The only other trilogies I can think of that have worked have been Evil Dead for consistently ramping up the ludicrous horror kitsch... and potentially Spiderman. All Sam Raimi.

And Star Wars... oh, Star Wars... of the original trilogy, all I have to say is, "Ewoks." I don't want to hear it. They're not cute; they're a shameless marketing gimmick. After the dark and relatively nuanced Empire, Jedi was a hell of a disappointment.

And I don't think anyone would disagree with my assertion that, box office receipts notwithstanding, the prequel trilogy was nothing but an interminable failure throughout.

Sample dialog:
Anakin: Padme, I love loving you as much as a loving love river can erode a deep loving love canyon into the love ground.

Padme: Awww, I love the loving way you love me.
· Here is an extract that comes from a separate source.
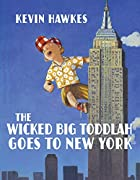 The Wicked Big Toddlah Goes To New York by…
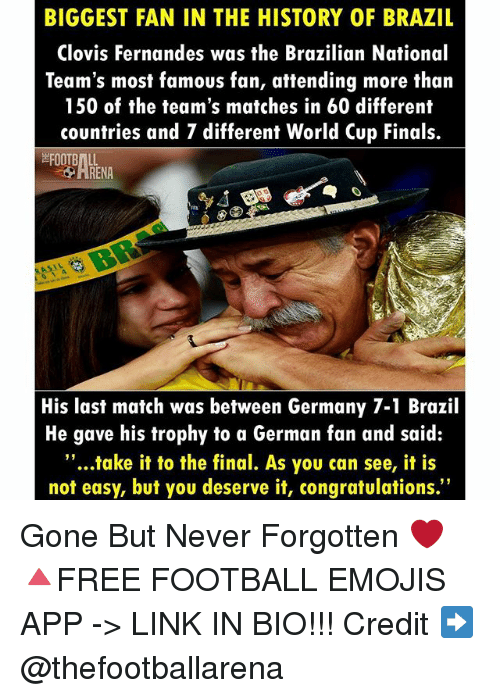 """gone but never forgotten: BIGGEST FAN IN THE HISTORY OF BRAZIL  Clovis Fernandes was the Brazilian National  Team's most famous fan, attending more than  150 of the team's matches in 60 different  countries and 7 different World Cup Finals.  His last match was between Germany 7-1 Brazil  He gave his trophy to a German fan and said:  """"...take it to the final. As you can see, it is  not easy, but you deserve it, congratulations."""" Gone But Never Forgotten ❤ 🔺FREE FOOTBALL EMOJIS APP -> LINK IN BIO!!! Credit ➡️ @thefootballarena"""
By the way, I think you're evil and I'm going to make a blatant, cloying pander to the audience's memory of the first trilogy by implying that you might kill Obi Wan Kenobi.

Anakin: Awww, don't say that. I could never kill Obi Wan Kenobi and let the dramatic irony of what I just said be the only decent part of this entire trilogy.

Padme: Aww, I wub you.


Although, I'll give Star Wars this: It's inspired a whole cottage industry of internet videos, some of which are actually worth watching.

Like this guy, still funny 5 years later:



Or Robot Chicken's airing of grievances about the movies:



Or this recent entry, which between its innovative choreography, (for low budget internet flicks, mind you: this isn't Hero with lightsabers), total absence of retarded dialog, and nice use of physical humor (I won't spoil it, but the 4:23 mark will make your day), is easily better than the entirety of the prequels. Trust me, it's worth the time.



Don't let the 10-minute run time fool you; 3 of those are credits.